## WORK TO DO
From the passage on numbers stations, write out word for word the part that opens with the words containing "In this case, the" and closes with "into readable text.".

Numbers Stations


Date: 1914–Present

Location: Worldwide

The Conspirators: Government intelligence agencies

The Victims: Governments who get spied on


The Theory

Ever since World War I, but most especially during the Cold War when the United States and the Soviet Union were engaged in an arms race and all its accompanying espionage, the airwaves have carried dozens of mysterious radio broadcasts. These broadcasts come over shortwave, a radio frequency band notable for its extreme long distance capability. Each of these mysterious radio programs has certain specific days and times on which it broadcasts. Typically, the broadcasts consist of a spoken voice reading long strings of nonsense letters and numbers. Conspiracy theory hypotheses have abounded for years about what these mysterious radio stations might be, but the leading theory is that they are governments transmitting information to spies located in foreign countries.

The Truth

In this case, the conspiracy theory is spot on. In at least some cases, stations have been proven to be encrypted communications to spies.

The Backstory

Encrypted transmissions via Morse code began to be widely used during World War I, allowing militaries to communicate over long distances without their broadcasts being understood by the enemy. Over the decades, these encrypted Morse code broadcasts gradually evolved into what we now call a numbers station. It’s now a spoken voice reading off numbers instead of those characters being sent as Morse code, but all work the same way: Important information is encrypted into nonsensical letters or numbers, then transmitted via shortwave radio, and received and decrypted on the other end back into readable text.

During the Cold War, amateur shortwave operators began finding and cataloging these encrypted broadcasts, which they called numbers stations because most of them broadcast long strings of numbers, in groups of five at a time. Nobody knew what they meant, and all of these broadcasts were on unlicensed stations. Amateur investigators used direction-finding technology to try and locate the sources of the numbers stations. Many of them turned out to be broadcast from inside secure military bases.

One popular alternate hypothesis has been that numbers stations are utility broadcasts, which typically include info like weatherfax data (a system for sending satellite pictures of storm fronts) and ice warnings to ships at sea, fishery fax data, oceanographic buoy data, and other such things. But most utility stations send data signals consisting of dots or blanks that come out as visual images on the receiving end, not encrypted strings of spoken numbers. So this hypothesis never seemed to fit very well.

## SUPPLIED INFORMATION
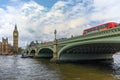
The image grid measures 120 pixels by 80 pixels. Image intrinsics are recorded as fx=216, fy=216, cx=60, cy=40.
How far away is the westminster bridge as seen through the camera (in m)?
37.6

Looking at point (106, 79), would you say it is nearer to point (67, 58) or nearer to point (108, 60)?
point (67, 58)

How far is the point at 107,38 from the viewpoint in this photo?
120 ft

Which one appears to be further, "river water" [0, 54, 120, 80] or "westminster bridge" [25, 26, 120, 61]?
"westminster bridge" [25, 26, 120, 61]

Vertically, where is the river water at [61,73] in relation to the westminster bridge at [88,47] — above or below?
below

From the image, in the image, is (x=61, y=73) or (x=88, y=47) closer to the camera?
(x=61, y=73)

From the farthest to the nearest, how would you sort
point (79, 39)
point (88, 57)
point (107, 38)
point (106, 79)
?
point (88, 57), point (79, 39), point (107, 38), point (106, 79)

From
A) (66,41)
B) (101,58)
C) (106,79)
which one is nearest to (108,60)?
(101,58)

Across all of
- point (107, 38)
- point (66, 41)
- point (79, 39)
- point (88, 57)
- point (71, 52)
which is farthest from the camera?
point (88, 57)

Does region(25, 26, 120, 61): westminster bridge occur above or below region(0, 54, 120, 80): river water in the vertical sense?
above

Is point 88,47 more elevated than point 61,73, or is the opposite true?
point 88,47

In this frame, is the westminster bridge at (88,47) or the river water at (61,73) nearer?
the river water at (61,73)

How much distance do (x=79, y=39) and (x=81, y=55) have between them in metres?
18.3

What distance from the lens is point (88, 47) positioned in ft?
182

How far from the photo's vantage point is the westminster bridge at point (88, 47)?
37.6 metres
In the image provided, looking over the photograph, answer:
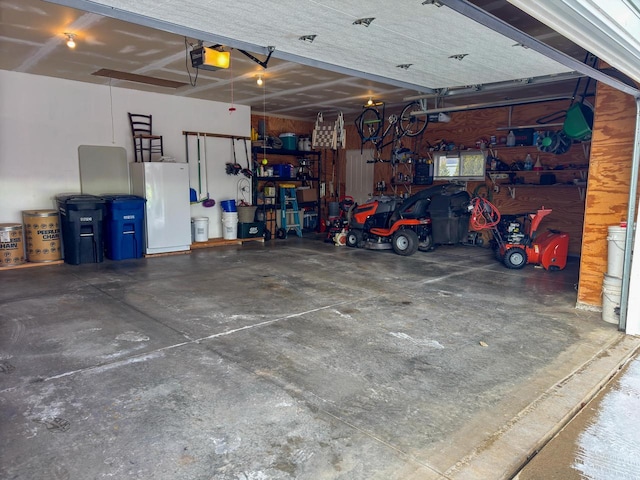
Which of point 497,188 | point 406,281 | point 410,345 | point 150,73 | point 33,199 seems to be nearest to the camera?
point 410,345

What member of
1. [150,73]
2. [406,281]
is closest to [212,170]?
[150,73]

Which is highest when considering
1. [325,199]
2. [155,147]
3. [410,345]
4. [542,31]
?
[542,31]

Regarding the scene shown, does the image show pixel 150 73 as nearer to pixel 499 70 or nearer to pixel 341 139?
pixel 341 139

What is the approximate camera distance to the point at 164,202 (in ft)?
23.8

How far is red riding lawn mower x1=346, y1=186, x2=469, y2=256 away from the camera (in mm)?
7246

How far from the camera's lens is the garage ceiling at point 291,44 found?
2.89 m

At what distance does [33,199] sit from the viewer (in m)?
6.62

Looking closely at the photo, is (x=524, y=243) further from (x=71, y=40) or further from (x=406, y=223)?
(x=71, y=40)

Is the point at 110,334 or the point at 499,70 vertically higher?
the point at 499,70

## RESULT BELOW
In this case, the conspiracy theory is spot on. In at least some cases, stations have been proven to be encrypted communications to spies.

The Backstory

Encrypted transmissions via Morse code began to be widely used during World War I, allowing militaries to communicate over long distances without their broadcasts being understood by the enemy. Over the decades, these encrypted Morse code broadcasts gradually evolved into what we now call a numbers station. It’s now a spoken voice reading off numbers instead of those characters being sent as Morse code, but all work the same way: Important information is encrypted into nonsensical letters or numbers, then transmitted via shortwave radio, and received and decrypted on the other end back into readable text.